Could you return every line of the records below that contains the word "africana"?

· · · · ·

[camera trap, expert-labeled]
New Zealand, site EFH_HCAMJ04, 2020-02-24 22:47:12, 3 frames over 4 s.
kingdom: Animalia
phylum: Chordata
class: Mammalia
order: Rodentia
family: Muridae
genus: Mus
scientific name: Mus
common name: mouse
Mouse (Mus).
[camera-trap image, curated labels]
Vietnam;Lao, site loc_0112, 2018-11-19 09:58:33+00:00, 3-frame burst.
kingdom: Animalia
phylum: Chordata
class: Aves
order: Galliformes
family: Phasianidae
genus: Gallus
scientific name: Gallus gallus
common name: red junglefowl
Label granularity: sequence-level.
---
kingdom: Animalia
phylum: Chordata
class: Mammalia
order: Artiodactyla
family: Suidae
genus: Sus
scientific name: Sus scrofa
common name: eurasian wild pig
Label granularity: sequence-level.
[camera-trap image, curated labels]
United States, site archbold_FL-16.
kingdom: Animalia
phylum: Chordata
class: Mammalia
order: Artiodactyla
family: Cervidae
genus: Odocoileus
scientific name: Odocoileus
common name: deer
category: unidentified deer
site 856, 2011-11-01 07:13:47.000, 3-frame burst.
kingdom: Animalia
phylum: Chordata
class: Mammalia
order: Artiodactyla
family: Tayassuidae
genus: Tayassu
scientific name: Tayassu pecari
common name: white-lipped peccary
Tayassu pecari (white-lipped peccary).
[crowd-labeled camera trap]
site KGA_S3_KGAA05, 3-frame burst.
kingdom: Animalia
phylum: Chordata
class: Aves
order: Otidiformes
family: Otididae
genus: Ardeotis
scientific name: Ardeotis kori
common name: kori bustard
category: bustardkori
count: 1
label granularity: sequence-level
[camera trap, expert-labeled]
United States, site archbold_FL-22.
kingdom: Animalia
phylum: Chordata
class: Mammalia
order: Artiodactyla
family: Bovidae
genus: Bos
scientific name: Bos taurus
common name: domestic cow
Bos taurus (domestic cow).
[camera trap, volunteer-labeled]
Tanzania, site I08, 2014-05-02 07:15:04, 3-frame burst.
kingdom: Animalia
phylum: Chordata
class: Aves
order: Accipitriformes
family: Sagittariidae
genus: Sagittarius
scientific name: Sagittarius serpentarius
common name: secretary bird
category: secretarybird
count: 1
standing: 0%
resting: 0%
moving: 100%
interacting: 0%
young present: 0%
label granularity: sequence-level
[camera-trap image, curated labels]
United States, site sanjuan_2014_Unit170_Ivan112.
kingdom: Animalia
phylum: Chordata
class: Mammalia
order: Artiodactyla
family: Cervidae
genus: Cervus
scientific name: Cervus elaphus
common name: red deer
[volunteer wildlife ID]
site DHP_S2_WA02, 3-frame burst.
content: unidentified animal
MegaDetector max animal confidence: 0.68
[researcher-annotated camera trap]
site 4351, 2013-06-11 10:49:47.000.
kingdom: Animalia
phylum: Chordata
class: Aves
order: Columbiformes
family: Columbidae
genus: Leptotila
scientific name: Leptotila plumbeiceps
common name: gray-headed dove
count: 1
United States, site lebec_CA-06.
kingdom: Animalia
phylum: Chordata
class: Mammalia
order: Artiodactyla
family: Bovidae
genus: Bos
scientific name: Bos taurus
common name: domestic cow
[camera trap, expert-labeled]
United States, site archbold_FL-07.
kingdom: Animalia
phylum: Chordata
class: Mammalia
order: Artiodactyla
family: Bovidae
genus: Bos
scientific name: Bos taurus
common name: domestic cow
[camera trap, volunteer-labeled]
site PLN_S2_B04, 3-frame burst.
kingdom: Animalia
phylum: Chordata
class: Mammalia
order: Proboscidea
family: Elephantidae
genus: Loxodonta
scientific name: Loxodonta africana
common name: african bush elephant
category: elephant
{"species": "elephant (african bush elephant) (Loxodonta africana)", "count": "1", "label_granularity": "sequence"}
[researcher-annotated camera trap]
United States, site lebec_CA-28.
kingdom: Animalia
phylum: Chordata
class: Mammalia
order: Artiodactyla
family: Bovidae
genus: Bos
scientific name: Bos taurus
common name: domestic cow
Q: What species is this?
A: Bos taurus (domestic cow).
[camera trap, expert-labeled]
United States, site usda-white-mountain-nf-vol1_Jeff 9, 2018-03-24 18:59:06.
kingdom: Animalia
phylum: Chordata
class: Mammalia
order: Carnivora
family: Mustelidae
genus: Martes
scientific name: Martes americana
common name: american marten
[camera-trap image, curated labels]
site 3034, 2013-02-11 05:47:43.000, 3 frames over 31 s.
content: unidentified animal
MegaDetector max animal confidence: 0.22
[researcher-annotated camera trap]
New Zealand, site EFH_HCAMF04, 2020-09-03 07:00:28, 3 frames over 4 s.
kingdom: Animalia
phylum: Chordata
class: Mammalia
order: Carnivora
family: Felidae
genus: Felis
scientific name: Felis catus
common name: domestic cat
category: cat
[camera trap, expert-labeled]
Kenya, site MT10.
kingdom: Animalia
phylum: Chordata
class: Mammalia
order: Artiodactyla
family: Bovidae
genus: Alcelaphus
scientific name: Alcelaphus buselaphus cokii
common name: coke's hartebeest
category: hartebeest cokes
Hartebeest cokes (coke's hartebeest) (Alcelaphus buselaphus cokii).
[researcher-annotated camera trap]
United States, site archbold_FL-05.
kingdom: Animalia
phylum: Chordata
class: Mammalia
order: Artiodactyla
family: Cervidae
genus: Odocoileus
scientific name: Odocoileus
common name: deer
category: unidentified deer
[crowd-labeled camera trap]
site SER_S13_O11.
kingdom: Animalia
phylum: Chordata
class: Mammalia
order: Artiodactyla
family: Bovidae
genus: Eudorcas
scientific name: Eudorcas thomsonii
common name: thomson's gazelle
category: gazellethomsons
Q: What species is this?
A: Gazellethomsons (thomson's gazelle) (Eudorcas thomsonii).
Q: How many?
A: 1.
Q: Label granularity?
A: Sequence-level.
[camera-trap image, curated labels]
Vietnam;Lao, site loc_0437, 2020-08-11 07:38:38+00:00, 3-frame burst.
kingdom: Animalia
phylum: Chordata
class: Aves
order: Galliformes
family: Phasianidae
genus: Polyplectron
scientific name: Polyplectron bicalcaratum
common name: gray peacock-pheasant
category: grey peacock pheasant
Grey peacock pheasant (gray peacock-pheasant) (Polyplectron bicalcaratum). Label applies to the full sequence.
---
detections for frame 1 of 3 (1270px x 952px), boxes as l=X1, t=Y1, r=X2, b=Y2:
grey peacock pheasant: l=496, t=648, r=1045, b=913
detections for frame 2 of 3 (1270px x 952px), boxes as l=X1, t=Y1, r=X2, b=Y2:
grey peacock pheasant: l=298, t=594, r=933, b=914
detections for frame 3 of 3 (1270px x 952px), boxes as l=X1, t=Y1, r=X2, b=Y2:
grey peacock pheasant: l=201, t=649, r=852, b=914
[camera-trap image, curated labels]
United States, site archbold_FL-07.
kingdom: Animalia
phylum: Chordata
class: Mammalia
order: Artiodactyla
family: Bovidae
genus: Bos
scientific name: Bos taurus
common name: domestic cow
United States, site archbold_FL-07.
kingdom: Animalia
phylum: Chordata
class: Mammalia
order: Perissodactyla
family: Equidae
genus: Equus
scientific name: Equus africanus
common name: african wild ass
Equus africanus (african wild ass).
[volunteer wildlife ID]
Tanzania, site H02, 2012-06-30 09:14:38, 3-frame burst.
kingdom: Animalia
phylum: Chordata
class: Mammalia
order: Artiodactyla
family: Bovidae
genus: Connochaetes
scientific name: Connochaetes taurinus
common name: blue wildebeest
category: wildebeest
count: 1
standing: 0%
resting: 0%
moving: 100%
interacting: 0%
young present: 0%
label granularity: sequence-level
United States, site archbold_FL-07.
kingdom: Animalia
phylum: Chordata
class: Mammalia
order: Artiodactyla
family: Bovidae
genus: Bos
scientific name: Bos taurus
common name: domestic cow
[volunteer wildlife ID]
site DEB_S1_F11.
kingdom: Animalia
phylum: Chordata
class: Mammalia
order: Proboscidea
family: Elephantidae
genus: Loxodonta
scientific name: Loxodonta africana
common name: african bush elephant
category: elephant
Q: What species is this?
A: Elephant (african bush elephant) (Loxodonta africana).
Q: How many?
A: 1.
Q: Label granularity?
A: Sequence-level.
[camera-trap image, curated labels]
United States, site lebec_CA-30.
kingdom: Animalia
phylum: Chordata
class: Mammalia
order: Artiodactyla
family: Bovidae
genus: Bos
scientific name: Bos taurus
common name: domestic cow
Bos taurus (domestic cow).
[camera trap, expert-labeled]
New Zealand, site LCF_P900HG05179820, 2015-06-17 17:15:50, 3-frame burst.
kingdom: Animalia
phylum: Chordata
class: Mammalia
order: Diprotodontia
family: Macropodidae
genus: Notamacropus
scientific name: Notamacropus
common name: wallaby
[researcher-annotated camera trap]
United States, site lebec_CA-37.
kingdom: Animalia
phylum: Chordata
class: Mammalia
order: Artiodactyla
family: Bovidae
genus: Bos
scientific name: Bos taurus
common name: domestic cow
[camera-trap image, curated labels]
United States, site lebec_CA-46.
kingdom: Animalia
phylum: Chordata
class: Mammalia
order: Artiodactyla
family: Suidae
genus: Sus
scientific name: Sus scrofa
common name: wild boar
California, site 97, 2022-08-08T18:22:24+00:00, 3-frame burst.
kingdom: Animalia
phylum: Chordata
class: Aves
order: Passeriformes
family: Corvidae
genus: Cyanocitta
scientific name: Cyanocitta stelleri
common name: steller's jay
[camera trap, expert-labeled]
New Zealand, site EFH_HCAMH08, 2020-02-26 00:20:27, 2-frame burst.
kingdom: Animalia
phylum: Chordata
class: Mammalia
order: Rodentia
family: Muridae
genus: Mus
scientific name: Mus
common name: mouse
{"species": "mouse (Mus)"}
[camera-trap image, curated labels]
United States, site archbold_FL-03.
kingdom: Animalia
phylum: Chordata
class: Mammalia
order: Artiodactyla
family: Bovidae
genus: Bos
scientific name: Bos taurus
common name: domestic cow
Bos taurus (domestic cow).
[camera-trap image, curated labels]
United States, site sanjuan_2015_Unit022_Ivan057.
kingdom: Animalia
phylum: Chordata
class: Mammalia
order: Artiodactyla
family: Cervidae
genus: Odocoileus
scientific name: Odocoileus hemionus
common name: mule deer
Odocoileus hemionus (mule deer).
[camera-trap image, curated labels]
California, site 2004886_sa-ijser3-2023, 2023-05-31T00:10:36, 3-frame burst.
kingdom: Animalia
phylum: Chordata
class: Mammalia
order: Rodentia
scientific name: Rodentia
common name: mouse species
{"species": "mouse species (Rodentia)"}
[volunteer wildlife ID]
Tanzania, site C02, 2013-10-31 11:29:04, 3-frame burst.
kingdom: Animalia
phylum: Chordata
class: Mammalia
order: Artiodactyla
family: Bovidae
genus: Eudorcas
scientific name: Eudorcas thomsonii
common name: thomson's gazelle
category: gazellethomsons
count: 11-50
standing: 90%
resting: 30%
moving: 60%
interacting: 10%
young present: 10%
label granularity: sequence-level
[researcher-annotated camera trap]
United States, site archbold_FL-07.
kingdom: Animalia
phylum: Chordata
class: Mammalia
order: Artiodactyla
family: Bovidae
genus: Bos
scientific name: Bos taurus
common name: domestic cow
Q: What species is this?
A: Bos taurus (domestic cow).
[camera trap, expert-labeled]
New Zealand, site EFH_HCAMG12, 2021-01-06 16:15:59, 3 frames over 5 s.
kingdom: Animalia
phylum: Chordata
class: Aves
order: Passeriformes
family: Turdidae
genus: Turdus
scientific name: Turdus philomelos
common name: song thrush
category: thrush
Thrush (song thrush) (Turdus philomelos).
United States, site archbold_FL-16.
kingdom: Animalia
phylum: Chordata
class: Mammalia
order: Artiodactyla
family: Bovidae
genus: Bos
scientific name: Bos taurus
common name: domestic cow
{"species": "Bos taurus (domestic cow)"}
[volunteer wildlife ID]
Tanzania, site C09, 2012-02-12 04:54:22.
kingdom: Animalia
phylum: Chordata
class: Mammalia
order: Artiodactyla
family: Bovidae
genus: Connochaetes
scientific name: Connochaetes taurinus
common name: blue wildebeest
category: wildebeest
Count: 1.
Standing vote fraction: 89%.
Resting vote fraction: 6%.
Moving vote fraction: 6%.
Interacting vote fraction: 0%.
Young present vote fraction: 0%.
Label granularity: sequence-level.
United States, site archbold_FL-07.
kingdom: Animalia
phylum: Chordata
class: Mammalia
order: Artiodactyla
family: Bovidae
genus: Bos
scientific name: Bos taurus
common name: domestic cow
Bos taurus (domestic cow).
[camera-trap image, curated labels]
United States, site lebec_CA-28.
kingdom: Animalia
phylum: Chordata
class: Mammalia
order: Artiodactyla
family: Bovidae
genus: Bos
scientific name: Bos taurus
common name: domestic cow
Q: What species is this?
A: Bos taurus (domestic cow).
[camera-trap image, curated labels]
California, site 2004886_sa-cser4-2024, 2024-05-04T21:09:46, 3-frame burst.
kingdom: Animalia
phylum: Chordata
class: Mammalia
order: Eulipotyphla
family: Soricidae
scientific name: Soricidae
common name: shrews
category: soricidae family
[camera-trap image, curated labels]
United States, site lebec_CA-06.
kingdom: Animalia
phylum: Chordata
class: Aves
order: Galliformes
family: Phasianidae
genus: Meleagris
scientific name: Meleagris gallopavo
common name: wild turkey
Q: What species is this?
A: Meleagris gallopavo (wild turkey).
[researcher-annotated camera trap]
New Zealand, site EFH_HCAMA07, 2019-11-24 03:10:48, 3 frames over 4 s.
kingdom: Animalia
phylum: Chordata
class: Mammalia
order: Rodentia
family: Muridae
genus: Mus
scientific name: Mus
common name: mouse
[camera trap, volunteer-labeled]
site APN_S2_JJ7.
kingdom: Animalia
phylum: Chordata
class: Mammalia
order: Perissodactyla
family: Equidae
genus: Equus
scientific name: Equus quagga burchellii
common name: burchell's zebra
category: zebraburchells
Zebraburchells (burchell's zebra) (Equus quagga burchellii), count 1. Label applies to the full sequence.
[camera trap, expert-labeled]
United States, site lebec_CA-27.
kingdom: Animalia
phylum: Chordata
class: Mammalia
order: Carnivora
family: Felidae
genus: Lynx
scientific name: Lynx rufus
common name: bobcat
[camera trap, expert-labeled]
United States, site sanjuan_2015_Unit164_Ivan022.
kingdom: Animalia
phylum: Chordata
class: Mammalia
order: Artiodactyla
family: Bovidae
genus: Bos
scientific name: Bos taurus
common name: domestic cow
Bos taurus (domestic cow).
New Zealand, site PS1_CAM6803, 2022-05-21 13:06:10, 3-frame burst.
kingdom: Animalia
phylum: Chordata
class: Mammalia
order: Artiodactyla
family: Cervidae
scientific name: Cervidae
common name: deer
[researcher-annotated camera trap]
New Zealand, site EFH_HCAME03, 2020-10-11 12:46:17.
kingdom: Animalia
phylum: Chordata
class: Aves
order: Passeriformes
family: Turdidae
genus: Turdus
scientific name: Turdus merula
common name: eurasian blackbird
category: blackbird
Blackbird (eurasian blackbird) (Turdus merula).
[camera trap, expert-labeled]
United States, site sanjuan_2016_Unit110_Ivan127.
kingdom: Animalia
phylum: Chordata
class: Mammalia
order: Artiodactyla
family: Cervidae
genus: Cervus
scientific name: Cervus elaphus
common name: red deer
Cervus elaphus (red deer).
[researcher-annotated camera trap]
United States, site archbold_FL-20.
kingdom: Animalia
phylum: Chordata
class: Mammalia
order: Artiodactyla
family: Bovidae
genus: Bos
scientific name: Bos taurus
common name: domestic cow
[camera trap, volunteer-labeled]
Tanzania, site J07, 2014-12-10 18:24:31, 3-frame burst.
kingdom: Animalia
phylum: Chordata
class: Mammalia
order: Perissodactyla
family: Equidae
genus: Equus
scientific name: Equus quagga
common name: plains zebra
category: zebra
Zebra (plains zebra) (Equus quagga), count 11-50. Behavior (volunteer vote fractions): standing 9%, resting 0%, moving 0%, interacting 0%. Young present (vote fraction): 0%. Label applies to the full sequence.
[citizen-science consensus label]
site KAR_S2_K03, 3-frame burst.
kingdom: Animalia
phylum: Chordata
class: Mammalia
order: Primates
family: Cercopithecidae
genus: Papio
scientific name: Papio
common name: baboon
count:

· · · · ·

Answer area →
scientific name: Loxodonta africana
{"species": "elephant (african bush elephant) (Loxodonta africana)", "count": "1", "label_granularity": "sequence"}
scientific name: Loxodonta africana
A: Elephant (african bush elephant) (Loxodonta africana).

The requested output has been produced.